# Wish me luck!



## Macybaby (Jun 16, 2006)

I'm about to try using my new Handi-Quilter for the first time. I'm really bad about getting started with new machines.

I jsut started using my embroidery machine I bought last March - though I still have not used it with the computer.

And with my last quilter, I owned it for several months before using it.

So I'm right on track with this one - I bought it in October and have had it set up since the end of November. I did make sure it works, but I've not actually sewn with it yet. 

I know I'll do fine once I get over being intimidated by it LOL!! 

BTW - it took me over a year to use my carpet steam clearner too. My DH teases me about at least using things once before they are out of the warranty period.

Maybe I just have a serious problem with directions, so things I can't figure out with them get set aside until I take the time to read them.


----------



## homemaid (Apr 26, 2011)

Good luck. I think from what I have seen of your work you will not have any trouble..


----------



## Macybaby (Jun 16, 2006)

oh, this is going to be fun! have to re-learn quite a bit as my last machine was basically a stretched Janome. That one is a great deal for the money and I was glad to go that route first to make sure I liked doing this before spending the "big" money.

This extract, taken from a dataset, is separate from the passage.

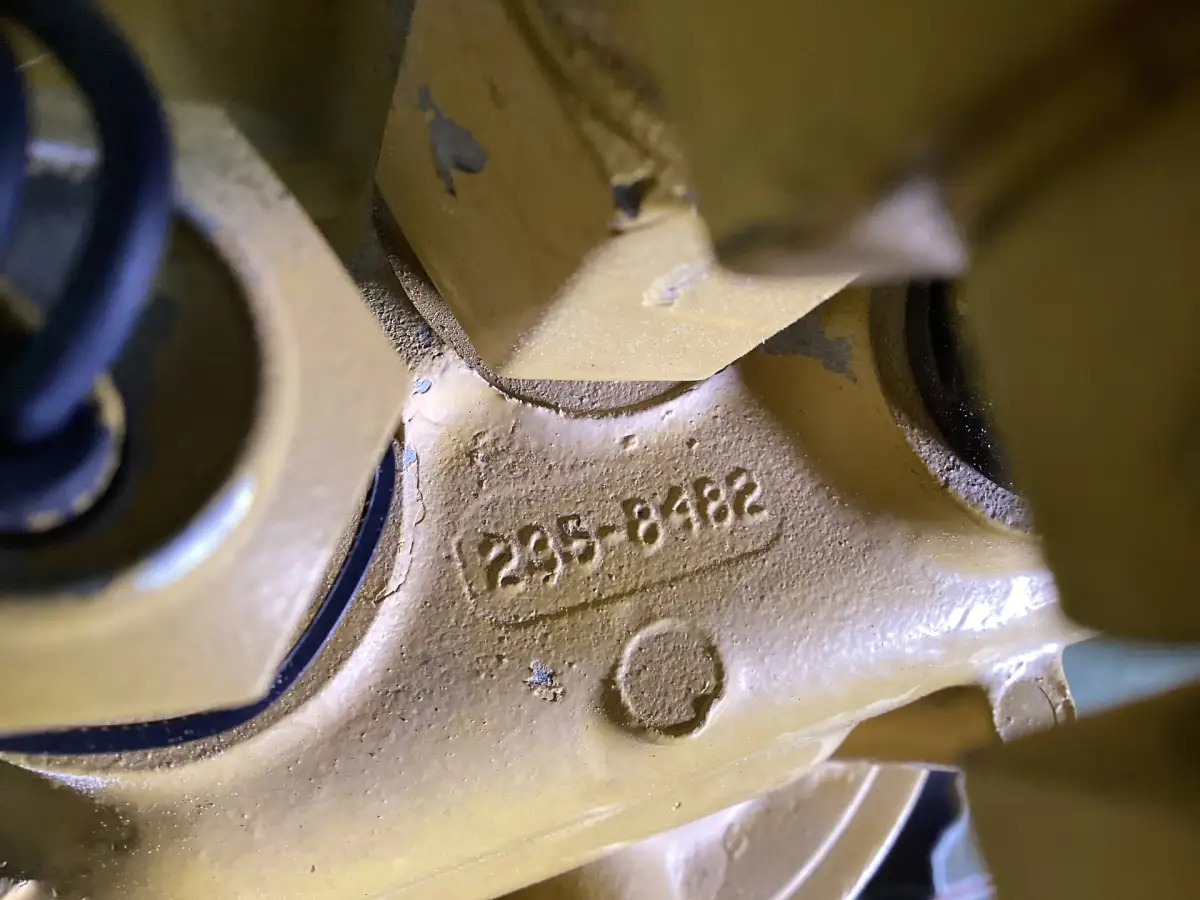CATERPILLAR KRAFTSTOFFFILTERGEHÄUSE 2379307 GEBRAUCHT – Bild 2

I didn't do a whole lot as I have to get up early to drive into the office. And I will need a lot of practice, but that's one reason I make quilts, I can practice and so far I've not had a problem finding homes for them, wonky quilting and all! ok - so most have gone to small kids (grand nieces and nephews) who love them no matter what.

I do hope to get good enough to do this for retirement income. So at least I do have a lot of years to practice before I'll be ready to retire.


----------



## cc-rider (Jul 29, 2003)

Hahaha. Sounds like me. I bought a really nice Janome Horizon 7700 when I sold TisaWee a couple years ago, and pretty much just got it out of the box this winter. Big learning curve. I wish I had more time to play. I also bought a new embroidery machine, and that was another learning curve. Loving both of them. 

I bought the Janome thinking I could put it in a frame at some point, even though the 12" throat (or is it 9"...can't remember!) will be small. Is it worth trying to do that, or should I just do free-motion on the machine? 

One of these days, I'd love to get the handi-quilter. I've looked at them. Let me know what you think of it after you've used it awhile.


----------



## Terri in WV (May 10, 2002)

Macybaby said:


> I do hope to get good enough to do this for retirement income. So at least I do have a lot of years to practice before I'll be ready to retire.


That was my thoughts when I bought my fun quilter. I then discovered that I don't really care for quilting other people's work. There's a lot of wonky work out there...

Best of luck and have fun!


----------



## CJ (May 10, 2002)

Oh you will love the HQ Macybaby, it's a great machine!


----------



## Macybaby (Jun 16, 2006)

Here is my "start". Since this quilt is just for me, I'm having fun and not worrying about mistakes. 



















I'm doing an all over heart motif in the center - the bottom shows the pattern better. 










I had to be in the office today, and this AM I left home around 5:15 and didn't get home until after 6pm - and had to drive the last half hour in the dark and snow - yuk! so I'm going to go curl up in bed and catch up on sleep.


----------



## Ruby (May 10, 2002)

That is good, looks like you've been doing it forever. My husband is like you about not using something. He has let the warranty expire on something before using it.

I'm just the opposite, I can hardly wait to try stuff out when I get it. I would love to have the HQ.


----------



## CJ (May 10, 2002)

That looks great! The HQ is such a great machine, you will enjoy it so much.


----------



## Macybaby (Jun 16, 2006)

It is a very neat machine to use. 

I think one of my favorite features is that the top tension never disengages. It does mean you have to manually pull thread, but I'll never "forget" to put the foot done and sew with no tension on the top thread. With a domestic style machine, the hopping foot is "up" when the needle is up, so it's not always easy to tell if the foot is in the "down" position before you start sewing. 

It has an "older" style tension, so it's easy enough to pull the tension disks apart if it's needed to pull a lot of thread through.


----------



## Macybaby (Jun 16, 2006)

BTW - if any of you are ever driving through SD along I-90, I'm not far off the interstate and you are welcome to stop by. This machine is set up on a 12' frame and I almost always have room on the end to set up scraps to let someone else see what it is like.

And hopefully before summer, we'll have the Machine Shed set up, and then you can see the different vintage/antique machines, and even try a few of them if you want. The "museum" will be more of an online thing -but whenever possible, I'll accommodate visitors that want to see the machines in person.


----------



## DW (May 10, 2002)

The museum sounds like too much fun. There is a man not far from us that has a washing machine museum...lots of cool old ones. 
And your quilt looks great.


----------



## homemaid (Apr 26, 2011)

How is your quilting machine going for you. I think you do amazing work so this should be easy for you to grasp..


----------



## woodwind77 (Sep 18, 2014)

Your quilting looks great and I love that quilt ! I hope you'll let us see the whole quilt when it's finished.


----------